Police Official Clarifies Cannabis Legislation

While doctors in Barbados can prescribe cannabis, they must follow a stringent legal process and obtain the necessary permissions from the authorities.

Superintendent Anthony Warner of The Barbados Police Service made this clear while speaking at the National Council on Substance Abuse (NCSA) panel discussion titled “The Grassroots of Medicinal and Recreational Cannabis.” The event brought together various stakeholders to discuss the evolving landscape of cannabis legislation in Barbados.

Addressing what he said was a common misconception about the role of law enforcement in interpreting legislation, Superintendent Warner emphasised that the police are not responsible for interpreting the law but for enforcing it within the framework established by the state.

“It probably would be a dangerous thing if you have to leave it to the police to interpret the law because they might do it in their own interest,” he remarked, underscoring the importance of adherence to the legal standards set by the state.

One of the key topics discussed was the recent amendment to the Drug Abuse Prevention and Control Act CAP 131, which introduces a more nuanced approach to handling minor cannabis offences. Mr. Warner clarified that while the possession of any amount of cannabis remains illegal, the amendment, specifically section 6A, introduces a fixed penalty system for individuals found with 14 grams or less of cannabis. This system allows police officers to issue a ticket instead of making an arrest, provided the individual does not challenge the nature of the substance.
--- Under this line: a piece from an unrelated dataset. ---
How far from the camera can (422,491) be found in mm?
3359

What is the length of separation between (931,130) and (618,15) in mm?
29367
“Before, if you got any amount, a stem, a seed, a stalk, the police could have arrested you for the smallest amount of cannabis. What the law does now, is tell us to give a different approach on how the police would treat that type of offence,” Superintendent Warner explained.

Addressing the community’s concerns about cannabis use and the role of medical practitioners, Mr. Warner stressed the legal requirements for prescribing medicinal cannabis. He noted that while doctors can prescribe cannabis, they must follow a stringent legal process and obtain the necessary permissions from the authorities. This ensures that the use of cannabis remains regulated and does not slip into misuse or abuse.

The Superintendent also highlighted the importance of collaboration between the police and the community. He believes that such interactions foster mutual understanding and trust, making it safer and more comfortable for citizens to communicate with law enforcement.

Mr. Warner provided a comprehensive overview of the current state of cannabis legislation in Barbados. His insights highlighted the balance the law seeks to achieve between enforcement and leniency, ensuring that while cannabis possession remains an offence, minor infractions are dealt with in a way that is fair and proportional.

The discussion underscored the ongoing need for community engagement and legal clarity as Barbados navigates the complex terrain of cannabis regulation.